After 1b8d9a36ce68f18cfc61f8d3a2f2de284f11a356, your snippet works fine for me and gt_gating succeeds. You may have to do a full rebuild of the relevant packages like before unfortunately. It looks like a few of the data driven methods complain about not having enough events from a few subpopulations, but that's a different problem.
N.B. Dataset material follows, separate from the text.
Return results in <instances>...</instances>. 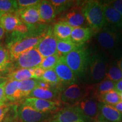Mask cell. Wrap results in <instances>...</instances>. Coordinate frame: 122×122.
I'll use <instances>...</instances> for the list:
<instances>
[{"label": "cell", "instance_id": "1", "mask_svg": "<svg viewBox=\"0 0 122 122\" xmlns=\"http://www.w3.org/2000/svg\"><path fill=\"white\" fill-rule=\"evenodd\" d=\"M48 29L43 25H37L28 33L7 39V49L12 61L16 60L22 53L37 46Z\"/></svg>", "mask_w": 122, "mask_h": 122}, {"label": "cell", "instance_id": "2", "mask_svg": "<svg viewBox=\"0 0 122 122\" xmlns=\"http://www.w3.org/2000/svg\"><path fill=\"white\" fill-rule=\"evenodd\" d=\"M84 16L93 30H100L107 24L102 3L98 1H88L81 6Z\"/></svg>", "mask_w": 122, "mask_h": 122}, {"label": "cell", "instance_id": "3", "mask_svg": "<svg viewBox=\"0 0 122 122\" xmlns=\"http://www.w3.org/2000/svg\"><path fill=\"white\" fill-rule=\"evenodd\" d=\"M90 56L87 49L81 45L62 57L76 76H80L87 70Z\"/></svg>", "mask_w": 122, "mask_h": 122}, {"label": "cell", "instance_id": "4", "mask_svg": "<svg viewBox=\"0 0 122 122\" xmlns=\"http://www.w3.org/2000/svg\"><path fill=\"white\" fill-rule=\"evenodd\" d=\"M45 122H92L84 115L77 105L61 109Z\"/></svg>", "mask_w": 122, "mask_h": 122}, {"label": "cell", "instance_id": "5", "mask_svg": "<svg viewBox=\"0 0 122 122\" xmlns=\"http://www.w3.org/2000/svg\"><path fill=\"white\" fill-rule=\"evenodd\" d=\"M87 70L92 81L98 82L103 80L107 70V62L104 55L96 53L90 56Z\"/></svg>", "mask_w": 122, "mask_h": 122}, {"label": "cell", "instance_id": "6", "mask_svg": "<svg viewBox=\"0 0 122 122\" xmlns=\"http://www.w3.org/2000/svg\"><path fill=\"white\" fill-rule=\"evenodd\" d=\"M91 88H85L81 85L73 84L61 92L60 102L68 106H74L84 99L89 93Z\"/></svg>", "mask_w": 122, "mask_h": 122}, {"label": "cell", "instance_id": "7", "mask_svg": "<svg viewBox=\"0 0 122 122\" xmlns=\"http://www.w3.org/2000/svg\"><path fill=\"white\" fill-rule=\"evenodd\" d=\"M16 112L19 122H45L54 114L40 112L23 103L18 105Z\"/></svg>", "mask_w": 122, "mask_h": 122}, {"label": "cell", "instance_id": "8", "mask_svg": "<svg viewBox=\"0 0 122 122\" xmlns=\"http://www.w3.org/2000/svg\"><path fill=\"white\" fill-rule=\"evenodd\" d=\"M44 57L39 52L36 47L25 51L14 61V69L32 68L39 67Z\"/></svg>", "mask_w": 122, "mask_h": 122}, {"label": "cell", "instance_id": "9", "mask_svg": "<svg viewBox=\"0 0 122 122\" xmlns=\"http://www.w3.org/2000/svg\"><path fill=\"white\" fill-rule=\"evenodd\" d=\"M22 103L31 107L36 110L45 113L54 114L61 109L60 101L42 100L36 98H25Z\"/></svg>", "mask_w": 122, "mask_h": 122}, {"label": "cell", "instance_id": "10", "mask_svg": "<svg viewBox=\"0 0 122 122\" xmlns=\"http://www.w3.org/2000/svg\"><path fill=\"white\" fill-rule=\"evenodd\" d=\"M57 39L55 37L53 29L49 28L43 38L36 47L44 58L57 54Z\"/></svg>", "mask_w": 122, "mask_h": 122}, {"label": "cell", "instance_id": "11", "mask_svg": "<svg viewBox=\"0 0 122 122\" xmlns=\"http://www.w3.org/2000/svg\"><path fill=\"white\" fill-rule=\"evenodd\" d=\"M97 39L100 45L106 49H113L120 40V35L117 30L112 28H104L99 32Z\"/></svg>", "mask_w": 122, "mask_h": 122}, {"label": "cell", "instance_id": "12", "mask_svg": "<svg viewBox=\"0 0 122 122\" xmlns=\"http://www.w3.org/2000/svg\"><path fill=\"white\" fill-rule=\"evenodd\" d=\"M98 102L96 98L86 97L76 105L78 106L86 118L93 122L98 119L99 117Z\"/></svg>", "mask_w": 122, "mask_h": 122}, {"label": "cell", "instance_id": "13", "mask_svg": "<svg viewBox=\"0 0 122 122\" xmlns=\"http://www.w3.org/2000/svg\"><path fill=\"white\" fill-rule=\"evenodd\" d=\"M61 83L63 84H73L76 81V75L66 65L63 58L61 57L54 68Z\"/></svg>", "mask_w": 122, "mask_h": 122}, {"label": "cell", "instance_id": "14", "mask_svg": "<svg viewBox=\"0 0 122 122\" xmlns=\"http://www.w3.org/2000/svg\"><path fill=\"white\" fill-rule=\"evenodd\" d=\"M98 119L106 122H122V114L111 105L98 102Z\"/></svg>", "mask_w": 122, "mask_h": 122}, {"label": "cell", "instance_id": "15", "mask_svg": "<svg viewBox=\"0 0 122 122\" xmlns=\"http://www.w3.org/2000/svg\"><path fill=\"white\" fill-rule=\"evenodd\" d=\"M61 93L60 89L54 86L50 88L36 87L30 93L27 98H36L53 101H60Z\"/></svg>", "mask_w": 122, "mask_h": 122}, {"label": "cell", "instance_id": "16", "mask_svg": "<svg viewBox=\"0 0 122 122\" xmlns=\"http://www.w3.org/2000/svg\"><path fill=\"white\" fill-rule=\"evenodd\" d=\"M15 14L27 25H34L40 23L38 5L18 10Z\"/></svg>", "mask_w": 122, "mask_h": 122}, {"label": "cell", "instance_id": "17", "mask_svg": "<svg viewBox=\"0 0 122 122\" xmlns=\"http://www.w3.org/2000/svg\"><path fill=\"white\" fill-rule=\"evenodd\" d=\"M61 21L66 22L75 28L81 27L85 24L86 20L82 13L81 6H77L70 9Z\"/></svg>", "mask_w": 122, "mask_h": 122}, {"label": "cell", "instance_id": "18", "mask_svg": "<svg viewBox=\"0 0 122 122\" xmlns=\"http://www.w3.org/2000/svg\"><path fill=\"white\" fill-rule=\"evenodd\" d=\"M38 9L40 23H49L54 20L57 13L50 1H41L38 4Z\"/></svg>", "mask_w": 122, "mask_h": 122}, {"label": "cell", "instance_id": "19", "mask_svg": "<svg viewBox=\"0 0 122 122\" xmlns=\"http://www.w3.org/2000/svg\"><path fill=\"white\" fill-rule=\"evenodd\" d=\"M0 23L6 32L11 33L24 23L14 14H3L0 18Z\"/></svg>", "mask_w": 122, "mask_h": 122}, {"label": "cell", "instance_id": "20", "mask_svg": "<svg viewBox=\"0 0 122 122\" xmlns=\"http://www.w3.org/2000/svg\"><path fill=\"white\" fill-rule=\"evenodd\" d=\"M93 34V30L90 27H78L73 29L70 40L77 45H83V44L89 40Z\"/></svg>", "mask_w": 122, "mask_h": 122}, {"label": "cell", "instance_id": "21", "mask_svg": "<svg viewBox=\"0 0 122 122\" xmlns=\"http://www.w3.org/2000/svg\"><path fill=\"white\" fill-rule=\"evenodd\" d=\"M101 3L107 23L118 27L122 20V15L111 5L109 1Z\"/></svg>", "mask_w": 122, "mask_h": 122}, {"label": "cell", "instance_id": "22", "mask_svg": "<svg viewBox=\"0 0 122 122\" xmlns=\"http://www.w3.org/2000/svg\"><path fill=\"white\" fill-rule=\"evenodd\" d=\"M74 28L63 21H59L54 25L53 32L56 39L59 40H70Z\"/></svg>", "mask_w": 122, "mask_h": 122}, {"label": "cell", "instance_id": "23", "mask_svg": "<svg viewBox=\"0 0 122 122\" xmlns=\"http://www.w3.org/2000/svg\"><path fill=\"white\" fill-rule=\"evenodd\" d=\"M19 82L7 80L5 87V95L7 101L16 102L23 99L18 87Z\"/></svg>", "mask_w": 122, "mask_h": 122}, {"label": "cell", "instance_id": "24", "mask_svg": "<svg viewBox=\"0 0 122 122\" xmlns=\"http://www.w3.org/2000/svg\"><path fill=\"white\" fill-rule=\"evenodd\" d=\"M115 82L108 79H105L101 81L100 83L96 84L91 89L93 90L94 94L96 98L98 99L103 94L111 90L114 89L115 87Z\"/></svg>", "mask_w": 122, "mask_h": 122}, {"label": "cell", "instance_id": "25", "mask_svg": "<svg viewBox=\"0 0 122 122\" xmlns=\"http://www.w3.org/2000/svg\"><path fill=\"white\" fill-rule=\"evenodd\" d=\"M8 80L21 81L28 79H33L31 68L16 69L7 75Z\"/></svg>", "mask_w": 122, "mask_h": 122}, {"label": "cell", "instance_id": "26", "mask_svg": "<svg viewBox=\"0 0 122 122\" xmlns=\"http://www.w3.org/2000/svg\"><path fill=\"white\" fill-rule=\"evenodd\" d=\"M39 80L30 79L19 82L18 87L23 98L24 99L28 97L30 93L37 87Z\"/></svg>", "mask_w": 122, "mask_h": 122}, {"label": "cell", "instance_id": "27", "mask_svg": "<svg viewBox=\"0 0 122 122\" xmlns=\"http://www.w3.org/2000/svg\"><path fill=\"white\" fill-rule=\"evenodd\" d=\"M81 45H77L70 40H57V54L61 57H63L72 50L77 49Z\"/></svg>", "mask_w": 122, "mask_h": 122}, {"label": "cell", "instance_id": "28", "mask_svg": "<svg viewBox=\"0 0 122 122\" xmlns=\"http://www.w3.org/2000/svg\"><path fill=\"white\" fill-rule=\"evenodd\" d=\"M98 101L105 104L114 106L121 101L119 94L114 89H112L101 96L98 98Z\"/></svg>", "mask_w": 122, "mask_h": 122}, {"label": "cell", "instance_id": "29", "mask_svg": "<svg viewBox=\"0 0 122 122\" xmlns=\"http://www.w3.org/2000/svg\"><path fill=\"white\" fill-rule=\"evenodd\" d=\"M11 58L7 48L0 45V71L8 69L11 65Z\"/></svg>", "mask_w": 122, "mask_h": 122}, {"label": "cell", "instance_id": "30", "mask_svg": "<svg viewBox=\"0 0 122 122\" xmlns=\"http://www.w3.org/2000/svg\"><path fill=\"white\" fill-rule=\"evenodd\" d=\"M40 80L44 81L50 84V85H51L55 88H57L56 85H59L62 84L59 80L56 71H54V68L45 70L42 77H41Z\"/></svg>", "mask_w": 122, "mask_h": 122}, {"label": "cell", "instance_id": "31", "mask_svg": "<svg viewBox=\"0 0 122 122\" xmlns=\"http://www.w3.org/2000/svg\"><path fill=\"white\" fill-rule=\"evenodd\" d=\"M18 10L17 2L15 0H0V13H16Z\"/></svg>", "mask_w": 122, "mask_h": 122}, {"label": "cell", "instance_id": "32", "mask_svg": "<svg viewBox=\"0 0 122 122\" xmlns=\"http://www.w3.org/2000/svg\"><path fill=\"white\" fill-rule=\"evenodd\" d=\"M105 79L116 82L122 79V71L117 65H112L107 68Z\"/></svg>", "mask_w": 122, "mask_h": 122}, {"label": "cell", "instance_id": "33", "mask_svg": "<svg viewBox=\"0 0 122 122\" xmlns=\"http://www.w3.org/2000/svg\"><path fill=\"white\" fill-rule=\"evenodd\" d=\"M60 58L61 57L58 54L44 58L39 67L44 70L53 68L58 63Z\"/></svg>", "mask_w": 122, "mask_h": 122}, {"label": "cell", "instance_id": "34", "mask_svg": "<svg viewBox=\"0 0 122 122\" xmlns=\"http://www.w3.org/2000/svg\"><path fill=\"white\" fill-rule=\"evenodd\" d=\"M50 2L56 10V13L63 11L71 5L73 1L67 0H51Z\"/></svg>", "mask_w": 122, "mask_h": 122}, {"label": "cell", "instance_id": "35", "mask_svg": "<svg viewBox=\"0 0 122 122\" xmlns=\"http://www.w3.org/2000/svg\"><path fill=\"white\" fill-rule=\"evenodd\" d=\"M40 1L39 0H18L16 1V2H17L18 10L37 5Z\"/></svg>", "mask_w": 122, "mask_h": 122}, {"label": "cell", "instance_id": "36", "mask_svg": "<svg viewBox=\"0 0 122 122\" xmlns=\"http://www.w3.org/2000/svg\"><path fill=\"white\" fill-rule=\"evenodd\" d=\"M17 107L18 105H14L13 107H12L13 109H11V112L10 113V114H9V113L7 114V115H6V118H5V119L4 120L3 122H18L17 119V112H16Z\"/></svg>", "mask_w": 122, "mask_h": 122}, {"label": "cell", "instance_id": "37", "mask_svg": "<svg viewBox=\"0 0 122 122\" xmlns=\"http://www.w3.org/2000/svg\"><path fill=\"white\" fill-rule=\"evenodd\" d=\"M13 105L5 104L0 106V122H2L6 118Z\"/></svg>", "mask_w": 122, "mask_h": 122}, {"label": "cell", "instance_id": "38", "mask_svg": "<svg viewBox=\"0 0 122 122\" xmlns=\"http://www.w3.org/2000/svg\"><path fill=\"white\" fill-rule=\"evenodd\" d=\"M7 80H5L0 84V106L6 103L7 100L5 95V87Z\"/></svg>", "mask_w": 122, "mask_h": 122}, {"label": "cell", "instance_id": "39", "mask_svg": "<svg viewBox=\"0 0 122 122\" xmlns=\"http://www.w3.org/2000/svg\"><path fill=\"white\" fill-rule=\"evenodd\" d=\"M32 72L33 79H36V80H40L41 77H42L45 70H44L40 67H37L31 68Z\"/></svg>", "mask_w": 122, "mask_h": 122}, {"label": "cell", "instance_id": "40", "mask_svg": "<svg viewBox=\"0 0 122 122\" xmlns=\"http://www.w3.org/2000/svg\"><path fill=\"white\" fill-rule=\"evenodd\" d=\"M111 5L122 15V0L109 1Z\"/></svg>", "mask_w": 122, "mask_h": 122}, {"label": "cell", "instance_id": "41", "mask_svg": "<svg viewBox=\"0 0 122 122\" xmlns=\"http://www.w3.org/2000/svg\"><path fill=\"white\" fill-rule=\"evenodd\" d=\"M114 90L117 91L118 93L122 92V79L119 80L118 81L116 82L115 84Z\"/></svg>", "mask_w": 122, "mask_h": 122}, {"label": "cell", "instance_id": "42", "mask_svg": "<svg viewBox=\"0 0 122 122\" xmlns=\"http://www.w3.org/2000/svg\"><path fill=\"white\" fill-rule=\"evenodd\" d=\"M116 110H117L119 112L122 114V102L120 101V102L117 103V105L112 106Z\"/></svg>", "mask_w": 122, "mask_h": 122}, {"label": "cell", "instance_id": "43", "mask_svg": "<svg viewBox=\"0 0 122 122\" xmlns=\"http://www.w3.org/2000/svg\"><path fill=\"white\" fill-rule=\"evenodd\" d=\"M5 30H4V28H3L2 25H1V23H0V40L4 37L5 34Z\"/></svg>", "mask_w": 122, "mask_h": 122}, {"label": "cell", "instance_id": "44", "mask_svg": "<svg viewBox=\"0 0 122 122\" xmlns=\"http://www.w3.org/2000/svg\"><path fill=\"white\" fill-rule=\"evenodd\" d=\"M117 66H118L122 71V58L118 62V63H117Z\"/></svg>", "mask_w": 122, "mask_h": 122}, {"label": "cell", "instance_id": "45", "mask_svg": "<svg viewBox=\"0 0 122 122\" xmlns=\"http://www.w3.org/2000/svg\"><path fill=\"white\" fill-rule=\"evenodd\" d=\"M118 27L119 28H120V30H122V20L121 22H120V24H119V25H118Z\"/></svg>", "mask_w": 122, "mask_h": 122}, {"label": "cell", "instance_id": "46", "mask_svg": "<svg viewBox=\"0 0 122 122\" xmlns=\"http://www.w3.org/2000/svg\"><path fill=\"white\" fill-rule=\"evenodd\" d=\"M92 122H105L103 121V120H99V119H97L95 120V121H93Z\"/></svg>", "mask_w": 122, "mask_h": 122}, {"label": "cell", "instance_id": "47", "mask_svg": "<svg viewBox=\"0 0 122 122\" xmlns=\"http://www.w3.org/2000/svg\"><path fill=\"white\" fill-rule=\"evenodd\" d=\"M119 94V96H120V101H121V102H122V92L120 93Z\"/></svg>", "mask_w": 122, "mask_h": 122}, {"label": "cell", "instance_id": "48", "mask_svg": "<svg viewBox=\"0 0 122 122\" xmlns=\"http://www.w3.org/2000/svg\"><path fill=\"white\" fill-rule=\"evenodd\" d=\"M4 81H5V79H3L2 78H1V77H0V84H1V83H2Z\"/></svg>", "mask_w": 122, "mask_h": 122}, {"label": "cell", "instance_id": "49", "mask_svg": "<svg viewBox=\"0 0 122 122\" xmlns=\"http://www.w3.org/2000/svg\"><path fill=\"white\" fill-rule=\"evenodd\" d=\"M3 14H2V13H0V18H1V15H2Z\"/></svg>", "mask_w": 122, "mask_h": 122}]
</instances>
2: In (function (fs, pp_res, gFunc, popAlias, channels, gFunc_args)  :
  Activation_33.fcs: Not enough events to proceed the data-driven gating!Returning a dummy gate instead.
3: In (function (fs, pp_res, gFunc, popAlias, channels, gFunc_args)  :
  Activation_33.fcs: Not enough events to proceed the data-driven gating!Returning a dummy gate instead.
4: In (function (fs, pp_res, gFunc, popAlias, channels, gFunc_args)  :
  Activation_33.fcs: Not enough events to proceed the data-driven gating!Returning a dummy gate instead.
5: In (function (fs, pp_res, gFunc, popAlias, channels, gFunc_args)  :
  Activation_33.fcs: Not enough events to proceed the data-driven gating!Returning a dummy gate instead.

[DillonHammill]

Thanks, these are the same warnings that I used to see. So as far I can tell it is now performing as well as it used to. I will try running on my computer now...

[DillonHammill]

Thanks @jacobpwagner. Really appreciate your help. This is working now as expected now. I will keep this open in case we want to address the warnings. From what I can tell they don't seem to impact on anything.

[jacobpwagner]

Yeah. I can look in to it, but they are probably appropriate warnings for automated gating methods applied to some of those minimal populations.

[DillonHammill]

I think it is because I am using the gatingTemplate in an unconventional way, by passing gates manually through the template. There aren't any data driven gates in these templates.

[mikejiang]

Not enough events warning is from openCyto, which is irrelevant to cytolib. So I am closing it for now.